→ **Page excerpt**
The wiring for all of these functions is managed with a diverse system of cable ties, which bundle wiring to minimize wear from thermal exposure, vibration and installation. Cable ties come from a variety of polymers with mechanical properties that enable their use in the form of load-bearing shapes. However, not all cable ties are equal, and the manufacturing of the thermoplastic polymer resin used to make cable ties involves specific knowledge of polymer chemistries.

Under Chemical Abstracts Service Number 25038-54-5, semi-crystalline polyamide (PA) nylon 6 chemistries offer excellent flexibility, ultraviolet protection, high resistance to abrasion and high resistance to chemical attack under acids and alkaline, making these chemistries ideal material for cable ties.

The various polymers that make up thermoplastic resins affect product performance when used to make cable ties. The ultimate effects of the polymers’ properties on the end-use performance of the product are critical. Among these properties are conductivity, optics, melting point, isomerism, branching, molecular weight and molecular weight distribution. In addition to PA, other thermoplastic polymers have been considered for this application, such as polyethylene (PE) and polyvinyl chemistries.

The polymer chemistries used for cable ties are characterized by extremely large molecules, formed from polymerization of different monomers. A variety of additives and smaller molecular solutions are introduced to provide color, greater flexibility or rigidity, flame and weather resistance, moisture absorption and stabilization. Determining these various formulae involves a complex series of steps in evaluating the chemistries and interrelationships of each combined material and its process, shape and function.

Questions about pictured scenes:
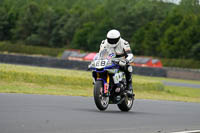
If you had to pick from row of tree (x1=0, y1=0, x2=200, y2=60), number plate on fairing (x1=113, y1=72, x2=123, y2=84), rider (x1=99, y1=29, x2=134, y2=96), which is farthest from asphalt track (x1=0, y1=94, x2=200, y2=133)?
row of tree (x1=0, y1=0, x2=200, y2=60)

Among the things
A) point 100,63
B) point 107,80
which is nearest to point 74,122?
point 100,63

→ **Exercise description**
In the cable tie excerpt, what Chemical Abstracts Service Number is listed for semi-crystalline polyamide nylon 6 chemistries?

→ **Solution**
25038-54-5